(1.) In this case the plaintiffs are the owners of certain premises known as No. 43, Bagh Bazar Street in the town of Calcutta and the defendant ii the owner of the neighbouring premises on the west which is No. 42 of the same street. The street is on the north of both the premises, and No. 42 is on the west of No. 43. Between the two premises is a wall, a more particular description of which will become necessary in connexion with certain points in the case. The plaintiffs sue for a declaration that that wall is a boundary wall belonging to them. They complain that on the 17 of October 1921 the defendant raised this wall flush against the western wall of the plaintiffs premises to a height which may be roughly described as the top of the second storey. They say, first, that the wall belongs to the plaintiffs, and, secondly, that if that be not so, the windows and openings to the west of the plaintiffs building are windows and openings to which the plaintiffs have prescriptive rights of light and air, and they ask for a mandatory injunction to compel the defendant to pull down this wall on the ground that it interferes with their ancient light. They ask also by their plaint for damages in respect of the interference with their rights to light and air, and in the plaint there is mention of an interference by the defendant with a certain brick-seat at the northernmost end of the wall where it adjoins the street. They make complaint also that in raising the wall the defendant has interfered with and committed trespass upon certain cornices which are on the western wall of their house.

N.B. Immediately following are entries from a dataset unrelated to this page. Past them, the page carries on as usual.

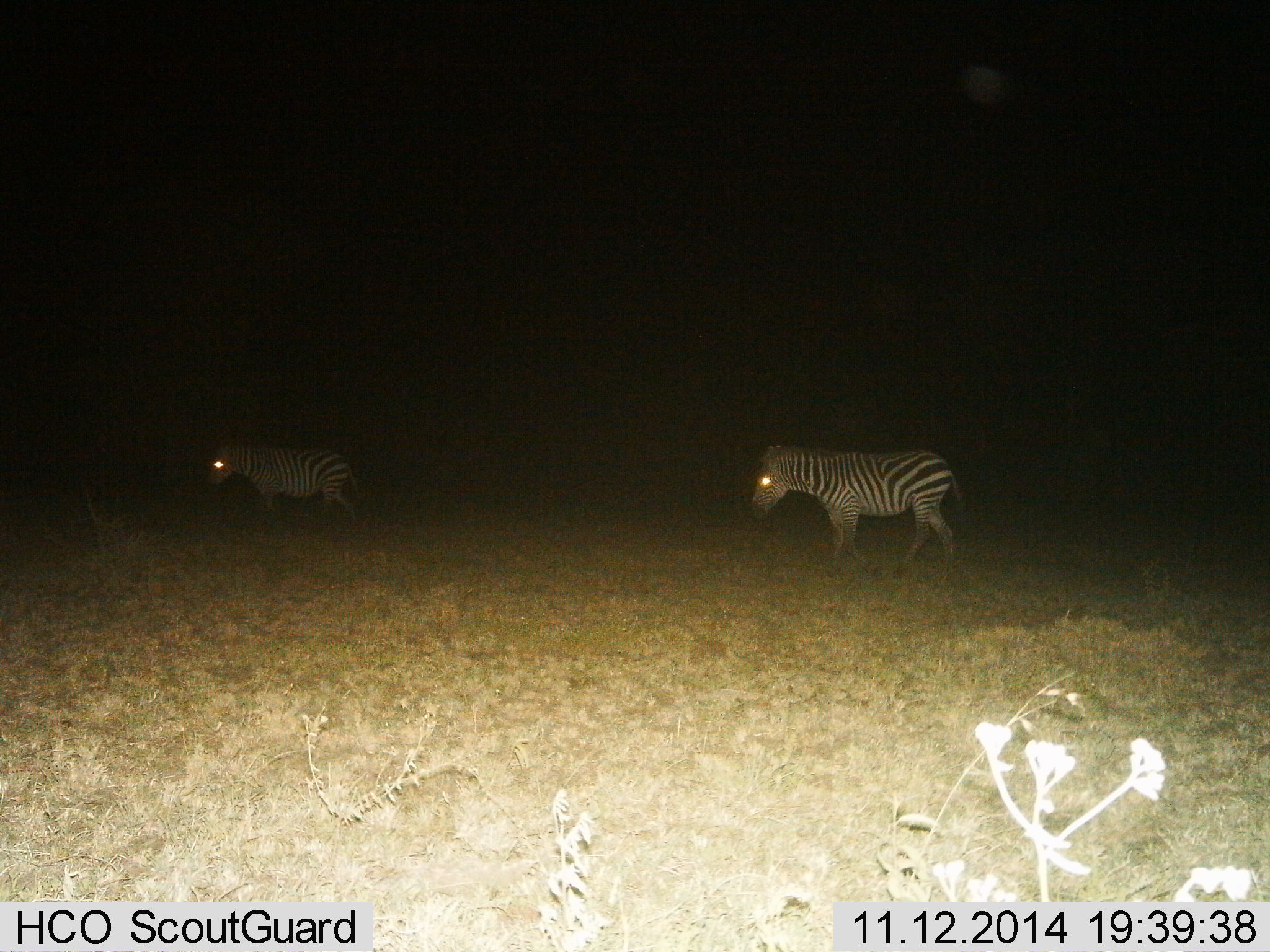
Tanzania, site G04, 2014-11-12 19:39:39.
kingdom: Animalia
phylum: Chordata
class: Mammalia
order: Perissodactyla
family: Equidae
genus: Equus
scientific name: Equus quagga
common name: plains zebra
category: zebra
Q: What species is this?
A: Zebra (plains zebra) (Equus quagga).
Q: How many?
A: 2.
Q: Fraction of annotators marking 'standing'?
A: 20%.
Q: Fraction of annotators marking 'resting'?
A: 0%.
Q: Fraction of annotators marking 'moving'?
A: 90%.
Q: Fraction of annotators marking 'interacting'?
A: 0%.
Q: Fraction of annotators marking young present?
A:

(2.) The first question h, whether or not this wall belongs to the plaintiffs and the learned Judge after a careful examination of the documents and on the evidence has come to the conclusion that the plaintiffs case on that question must fail. I agree entirely with the conclusion at which the learned Judge has arrived. The documents of title which bear upon the matter seem to be these : There is a document, dated the 15 of November 1878, which has not been produced, but it is really the root of the plaintiffs title. It is a conveyance from one Iswar Chandra Sadhukhan to Hari Narayan Mandal.
(3.) The first document produced by the plaintiffs is a document, dated the 30 of September 1880, whereby Mandal sold to the plaintiffs mother. In that Bengali conveyance the premises are described as "land and brick-built wall thereon," and again as "the said land and tiled hut inclusive of brick-built wall, etc.;" and the plaintiffs case is that the wall now in dispute is an old wall and is the wall that is referred to in that conveyance. There is in the conveyance itself nothing to show whereabouts that wall is on the plaintiffs property. It may be on the western side, on the southern side, or anywhere else. It is true that the property which bounds the plaintiffs property on the west is described as "vacant land of late Ishwar Chandra Sadhukhan."